Perché la memoria di quanto accadde all’Italia 70 anni fa non è condivisa, cioè l’Italia non è ancora unificata. Lo si vede da come alcuni partiti disertano con ostilità questa ricorrenza, considerandola di parte (“rossa”) piuttosto che la Festa della Dignità di tutti. Da come alcune frange la strumentalizzino confondendo gli eroici italiani ebrei di allora, con gli occupanti israeliani di oggi. Ma soprattutto non ci siamo liberati dalla tentazione di concentrare il potere. E dalla terribile percezione che la democrazia faccia perdere tempo. Basti vedere le modifiche renziane alla Costituzione e alla legge elettorale. Ancora l’uomo forte è l’aspirazione delle menti deboli. E di chi non dà valore alla collettività, ma anzi la sfrutta – e spesso la corrompe – perché pensa solo ai propri interessi.

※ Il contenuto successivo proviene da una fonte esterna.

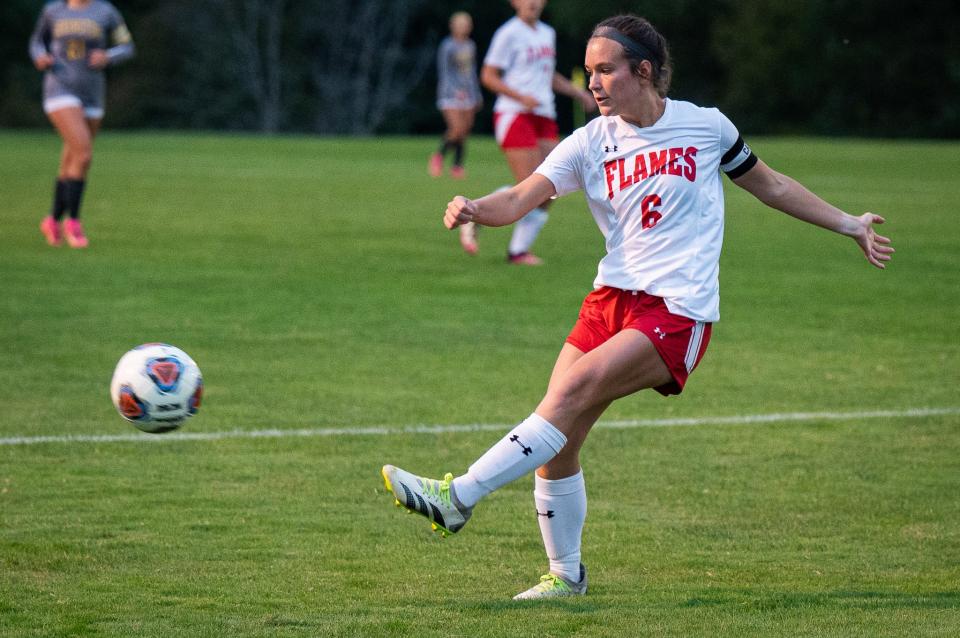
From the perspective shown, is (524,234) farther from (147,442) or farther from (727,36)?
(727,36)

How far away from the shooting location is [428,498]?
174 inches

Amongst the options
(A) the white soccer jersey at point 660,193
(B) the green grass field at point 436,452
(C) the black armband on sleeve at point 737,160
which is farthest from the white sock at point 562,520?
(C) the black armband on sleeve at point 737,160

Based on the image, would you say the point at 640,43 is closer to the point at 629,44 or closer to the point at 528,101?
the point at 629,44

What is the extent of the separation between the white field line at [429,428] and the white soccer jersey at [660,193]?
9.17 ft

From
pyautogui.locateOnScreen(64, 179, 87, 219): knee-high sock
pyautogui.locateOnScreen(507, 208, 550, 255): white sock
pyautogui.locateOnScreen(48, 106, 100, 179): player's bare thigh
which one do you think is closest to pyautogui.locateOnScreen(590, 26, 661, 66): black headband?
pyautogui.locateOnScreen(507, 208, 550, 255): white sock

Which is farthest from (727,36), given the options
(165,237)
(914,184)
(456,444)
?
(456,444)

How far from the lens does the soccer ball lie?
17.2 ft

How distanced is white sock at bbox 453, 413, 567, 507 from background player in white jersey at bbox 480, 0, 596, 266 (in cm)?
927

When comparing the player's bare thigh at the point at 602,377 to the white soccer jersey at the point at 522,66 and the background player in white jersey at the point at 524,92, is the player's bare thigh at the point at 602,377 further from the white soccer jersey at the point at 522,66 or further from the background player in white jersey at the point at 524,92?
the white soccer jersey at the point at 522,66

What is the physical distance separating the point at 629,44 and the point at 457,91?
24.2 metres

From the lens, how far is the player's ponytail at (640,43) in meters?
4.78

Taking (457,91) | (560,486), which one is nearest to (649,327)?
(560,486)

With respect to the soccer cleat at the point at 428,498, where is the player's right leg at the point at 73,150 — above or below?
below

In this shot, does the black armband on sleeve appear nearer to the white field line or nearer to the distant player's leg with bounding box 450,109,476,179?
the white field line
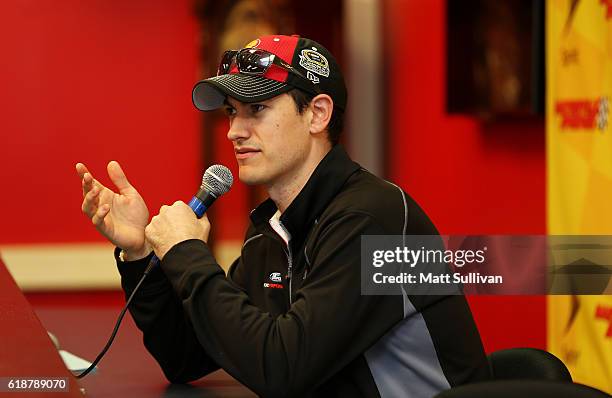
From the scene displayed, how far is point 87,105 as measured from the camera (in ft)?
15.3

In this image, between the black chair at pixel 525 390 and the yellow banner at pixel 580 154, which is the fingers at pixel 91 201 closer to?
the black chair at pixel 525 390

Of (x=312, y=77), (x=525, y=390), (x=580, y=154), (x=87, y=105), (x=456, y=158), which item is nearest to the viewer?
(x=525, y=390)

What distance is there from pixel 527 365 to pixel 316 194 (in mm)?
467

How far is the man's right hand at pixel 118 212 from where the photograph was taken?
75.9 inches

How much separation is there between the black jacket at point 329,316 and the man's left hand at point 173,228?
0.02m

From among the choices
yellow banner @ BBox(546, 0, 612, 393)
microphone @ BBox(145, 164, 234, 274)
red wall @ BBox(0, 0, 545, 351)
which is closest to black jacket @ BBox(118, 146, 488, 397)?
microphone @ BBox(145, 164, 234, 274)

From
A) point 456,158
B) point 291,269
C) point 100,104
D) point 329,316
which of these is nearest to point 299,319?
point 329,316

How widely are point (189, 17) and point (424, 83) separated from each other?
45.7 inches

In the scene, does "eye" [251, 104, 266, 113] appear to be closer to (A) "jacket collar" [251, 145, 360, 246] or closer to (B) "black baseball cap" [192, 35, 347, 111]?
(B) "black baseball cap" [192, 35, 347, 111]

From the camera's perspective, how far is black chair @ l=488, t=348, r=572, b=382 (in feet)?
5.67

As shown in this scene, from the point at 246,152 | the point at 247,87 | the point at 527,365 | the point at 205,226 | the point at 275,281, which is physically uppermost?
the point at 247,87

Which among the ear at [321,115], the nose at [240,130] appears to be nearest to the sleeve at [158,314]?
the nose at [240,130]

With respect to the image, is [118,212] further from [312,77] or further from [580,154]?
[580,154]

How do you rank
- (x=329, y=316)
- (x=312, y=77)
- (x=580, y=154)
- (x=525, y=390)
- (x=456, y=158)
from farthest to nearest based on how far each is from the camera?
(x=456, y=158)
(x=580, y=154)
(x=312, y=77)
(x=329, y=316)
(x=525, y=390)
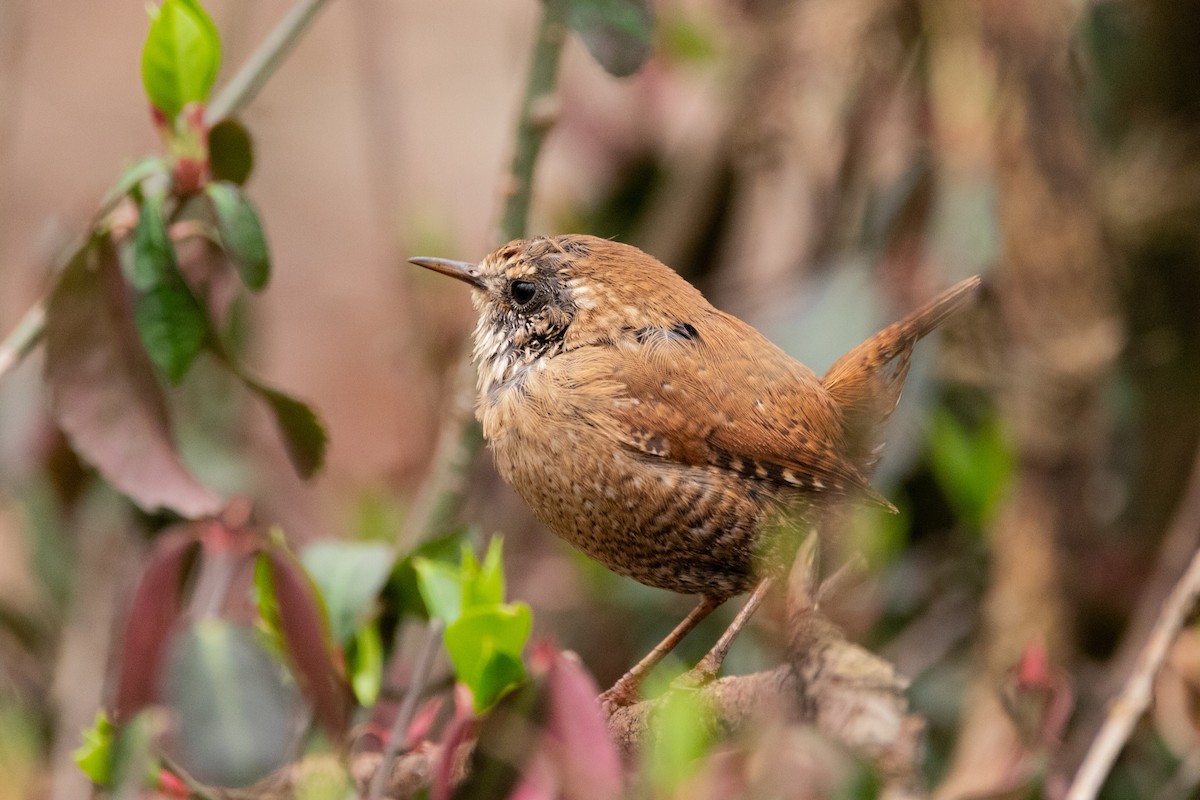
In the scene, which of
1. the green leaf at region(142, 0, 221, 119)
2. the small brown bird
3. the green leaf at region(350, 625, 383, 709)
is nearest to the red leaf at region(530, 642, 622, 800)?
the small brown bird

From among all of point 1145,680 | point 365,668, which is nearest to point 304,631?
point 365,668

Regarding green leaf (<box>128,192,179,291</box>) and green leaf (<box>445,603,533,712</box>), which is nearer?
green leaf (<box>445,603,533,712</box>)

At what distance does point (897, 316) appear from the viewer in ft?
9.56

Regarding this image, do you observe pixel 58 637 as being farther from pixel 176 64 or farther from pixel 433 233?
pixel 176 64

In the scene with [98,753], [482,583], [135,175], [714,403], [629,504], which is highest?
[135,175]

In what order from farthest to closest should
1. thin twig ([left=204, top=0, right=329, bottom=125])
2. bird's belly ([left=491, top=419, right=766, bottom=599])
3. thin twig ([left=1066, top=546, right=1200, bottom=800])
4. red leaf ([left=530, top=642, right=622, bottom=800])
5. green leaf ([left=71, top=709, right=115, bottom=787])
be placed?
thin twig ([left=204, top=0, right=329, bottom=125]) < thin twig ([left=1066, top=546, right=1200, bottom=800]) < bird's belly ([left=491, top=419, right=766, bottom=599]) < green leaf ([left=71, top=709, right=115, bottom=787]) < red leaf ([left=530, top=642, right=622, bottom=800])

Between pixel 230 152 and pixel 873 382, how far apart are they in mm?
1026

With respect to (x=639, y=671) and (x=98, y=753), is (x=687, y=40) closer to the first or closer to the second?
(x=639, y=671)

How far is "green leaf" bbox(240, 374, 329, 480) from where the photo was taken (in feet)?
6.31

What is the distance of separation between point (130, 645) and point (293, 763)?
261 millimetres

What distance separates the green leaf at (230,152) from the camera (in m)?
1.89

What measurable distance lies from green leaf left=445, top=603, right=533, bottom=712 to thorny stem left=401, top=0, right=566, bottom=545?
737 millimetres

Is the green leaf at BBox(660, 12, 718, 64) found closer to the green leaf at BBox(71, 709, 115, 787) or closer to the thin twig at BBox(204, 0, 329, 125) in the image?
the thin twig at BBox(204, 0, 329, 125)

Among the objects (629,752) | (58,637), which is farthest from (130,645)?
(58,637)
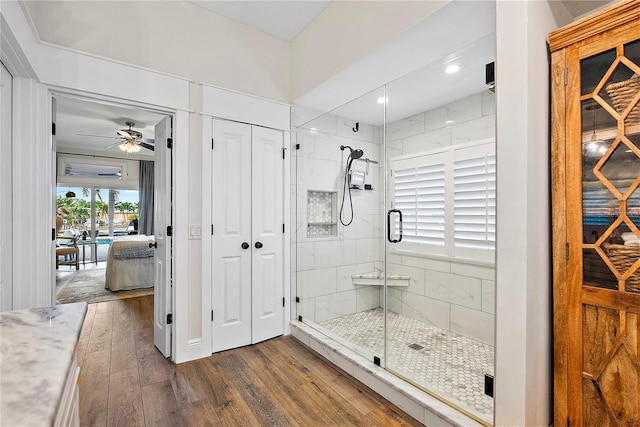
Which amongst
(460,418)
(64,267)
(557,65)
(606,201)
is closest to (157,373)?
(460,418)

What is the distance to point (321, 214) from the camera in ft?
11.3

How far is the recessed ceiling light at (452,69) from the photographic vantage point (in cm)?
231

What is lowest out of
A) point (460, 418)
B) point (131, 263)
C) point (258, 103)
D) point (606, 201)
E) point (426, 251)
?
point (460, 418)

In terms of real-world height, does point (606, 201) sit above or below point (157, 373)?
above

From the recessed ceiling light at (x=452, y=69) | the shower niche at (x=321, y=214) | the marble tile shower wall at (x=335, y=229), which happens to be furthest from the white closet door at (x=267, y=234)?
the recessed ceiling light at (x=452, y=69)

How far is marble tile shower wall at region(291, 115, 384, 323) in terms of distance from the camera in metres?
3.27

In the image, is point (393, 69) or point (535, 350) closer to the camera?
point (535, 350)

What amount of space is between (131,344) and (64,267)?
525 cm

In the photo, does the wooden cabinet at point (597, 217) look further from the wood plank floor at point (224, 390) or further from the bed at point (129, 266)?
the bed at point (129, 266)

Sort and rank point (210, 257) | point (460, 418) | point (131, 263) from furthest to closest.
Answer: point (131, 263), point (210, 257), point (460, 418)

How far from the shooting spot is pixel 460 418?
5.43ft

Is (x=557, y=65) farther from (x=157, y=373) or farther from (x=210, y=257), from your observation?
(x=157, y=373)

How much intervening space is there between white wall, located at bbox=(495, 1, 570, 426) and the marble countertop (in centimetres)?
163

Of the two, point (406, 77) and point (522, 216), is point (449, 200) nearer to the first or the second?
point (406, 77)
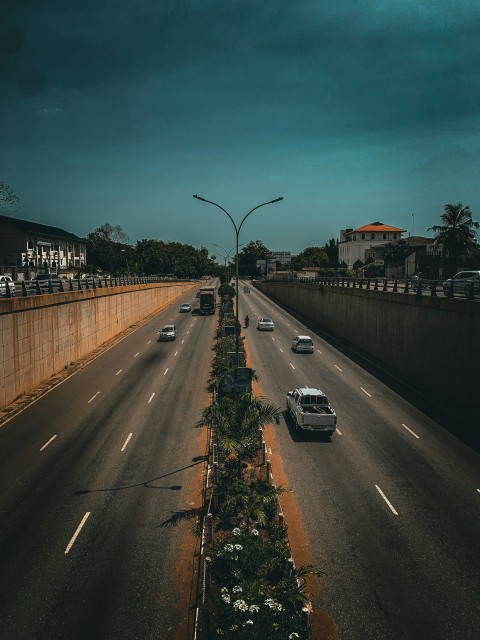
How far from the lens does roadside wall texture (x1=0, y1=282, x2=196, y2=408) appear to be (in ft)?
81.7

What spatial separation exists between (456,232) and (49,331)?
62081 mm

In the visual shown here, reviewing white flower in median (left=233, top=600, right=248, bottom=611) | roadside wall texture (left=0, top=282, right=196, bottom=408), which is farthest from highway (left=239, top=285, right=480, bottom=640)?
roadside wall texture (left=0, top=282, right=196, bottom=408)

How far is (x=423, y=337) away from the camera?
2939 centimetres

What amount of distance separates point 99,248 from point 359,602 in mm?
154843

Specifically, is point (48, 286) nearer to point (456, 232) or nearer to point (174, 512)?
point (174, 512)

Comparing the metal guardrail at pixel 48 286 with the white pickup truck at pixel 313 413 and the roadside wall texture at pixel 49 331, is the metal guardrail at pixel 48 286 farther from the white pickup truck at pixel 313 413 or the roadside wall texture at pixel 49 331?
the white pickup truck at pixel 313 413

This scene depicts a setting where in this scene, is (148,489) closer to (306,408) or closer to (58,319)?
(306,408)

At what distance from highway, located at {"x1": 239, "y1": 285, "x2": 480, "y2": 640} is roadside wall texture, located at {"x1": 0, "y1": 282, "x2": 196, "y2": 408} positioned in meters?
14.8

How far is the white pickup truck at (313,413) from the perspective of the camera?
68.7 ft

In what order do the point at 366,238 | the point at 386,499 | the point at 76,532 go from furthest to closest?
the point at 366,238
the point at 386,499
the point at 76,532

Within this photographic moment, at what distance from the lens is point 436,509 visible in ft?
48.8

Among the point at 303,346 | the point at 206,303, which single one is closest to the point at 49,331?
the point at 303,346

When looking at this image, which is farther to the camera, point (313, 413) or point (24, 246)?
point (24, 246)

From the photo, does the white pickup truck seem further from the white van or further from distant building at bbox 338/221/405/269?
distant building at bbox 338/221/405/269
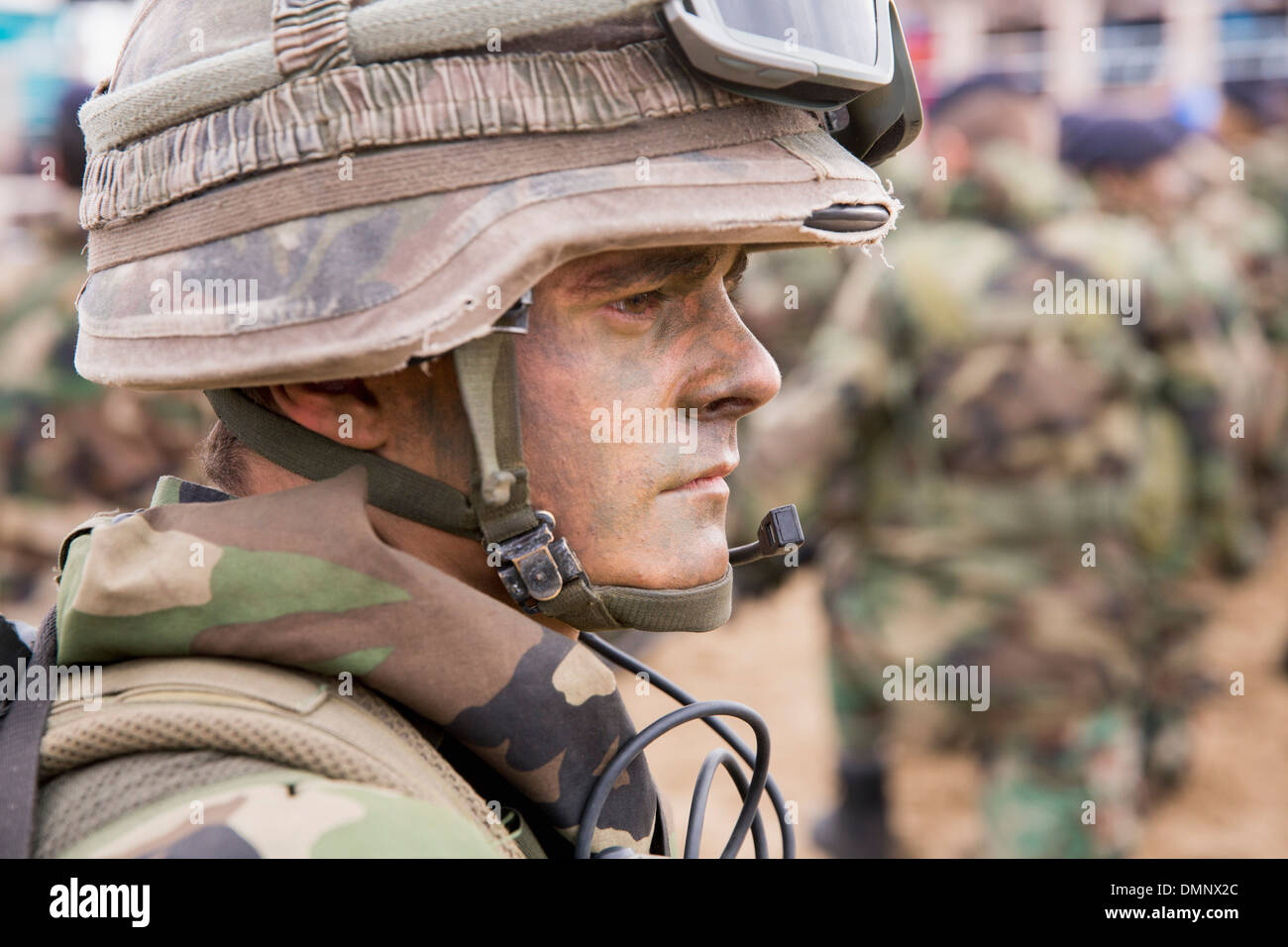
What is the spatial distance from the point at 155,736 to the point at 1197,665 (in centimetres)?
702

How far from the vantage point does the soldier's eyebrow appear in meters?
1.65

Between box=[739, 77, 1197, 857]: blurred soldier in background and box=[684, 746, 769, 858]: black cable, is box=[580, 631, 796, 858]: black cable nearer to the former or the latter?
box=[684, 746, 769, 858]: black cable

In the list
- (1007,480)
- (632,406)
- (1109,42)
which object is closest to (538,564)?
(632,406)

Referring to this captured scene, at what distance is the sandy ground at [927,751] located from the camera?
253 inches

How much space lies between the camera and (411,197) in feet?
5.07

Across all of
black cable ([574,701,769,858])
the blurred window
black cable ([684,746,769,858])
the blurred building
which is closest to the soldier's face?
black cable ([574,701,769,858])

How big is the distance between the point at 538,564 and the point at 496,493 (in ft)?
0.36

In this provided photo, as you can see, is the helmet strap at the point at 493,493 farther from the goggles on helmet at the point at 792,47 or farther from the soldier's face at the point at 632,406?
the goggles on helmet at the point at 792,47

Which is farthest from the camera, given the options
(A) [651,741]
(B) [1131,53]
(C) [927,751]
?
(B) [1131,53]

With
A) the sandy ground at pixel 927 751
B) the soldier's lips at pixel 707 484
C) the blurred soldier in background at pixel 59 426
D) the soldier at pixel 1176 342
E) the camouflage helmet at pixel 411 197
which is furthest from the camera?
the sandy ground at pixel 927 751

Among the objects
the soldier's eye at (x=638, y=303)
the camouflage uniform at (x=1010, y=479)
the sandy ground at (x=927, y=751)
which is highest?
the soldier's eye at (x=638, y=303)

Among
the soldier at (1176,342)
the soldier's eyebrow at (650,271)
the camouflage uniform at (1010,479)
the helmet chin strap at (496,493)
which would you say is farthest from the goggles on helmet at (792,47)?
the soldier at (1176,342)

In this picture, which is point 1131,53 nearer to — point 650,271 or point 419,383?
point 650,271

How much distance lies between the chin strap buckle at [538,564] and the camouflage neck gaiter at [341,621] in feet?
0.40
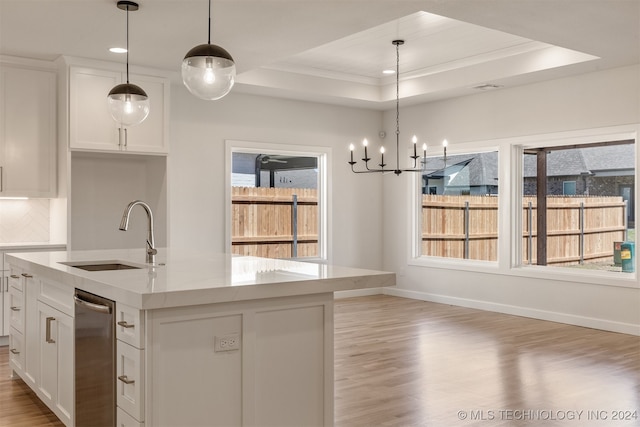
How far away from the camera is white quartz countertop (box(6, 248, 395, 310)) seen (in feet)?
7.92

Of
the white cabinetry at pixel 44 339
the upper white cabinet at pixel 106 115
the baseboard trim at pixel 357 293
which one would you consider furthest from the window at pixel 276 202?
the white cabinetry at pixel 44 339

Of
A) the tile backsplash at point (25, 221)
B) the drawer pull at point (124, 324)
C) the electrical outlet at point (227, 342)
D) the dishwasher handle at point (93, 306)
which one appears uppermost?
the tile backsplash at point (25, 221)

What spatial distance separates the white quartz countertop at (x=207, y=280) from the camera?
2.41m

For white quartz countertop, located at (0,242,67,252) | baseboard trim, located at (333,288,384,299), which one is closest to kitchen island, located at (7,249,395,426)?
white quartz countertop, located at (0,242,67,252)

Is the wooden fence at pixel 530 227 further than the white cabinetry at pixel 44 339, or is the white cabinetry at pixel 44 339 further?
the wooden fence at pixel 530 227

La velocità decisionista carismatica opposta alla complicazione inefficiente della democrazia è stata la grande truffa del fascismo. Che ha lasciato un Paese distrutto più che dalle bombe, dalla diffusa demenza politica indotta da un ventennio di applausi deresponsabilizzanti e di violento conformismo. Un male non debellato. Le preoccupanti manifestazioni di populismo – a destra e a sinistra – ci fanno capire che il morbo fascista è ancora presente e latente.
Per questo io vado a Porta San Paolo alla Festa della Liberazione. Anche se con il dolore di non poter marciare come gli altri anni, perché l’ANPI ha annullato il corteo per non correre il rischio di disordini tra filo-palestinesi e filo-israeliani. Una paura che stride con il ricordo di chi non ha avuto paura. Ed è morto per la nostra dignità. Perché solo la condivisione della dignità anti-fascista ci darà finalmente unità e identità.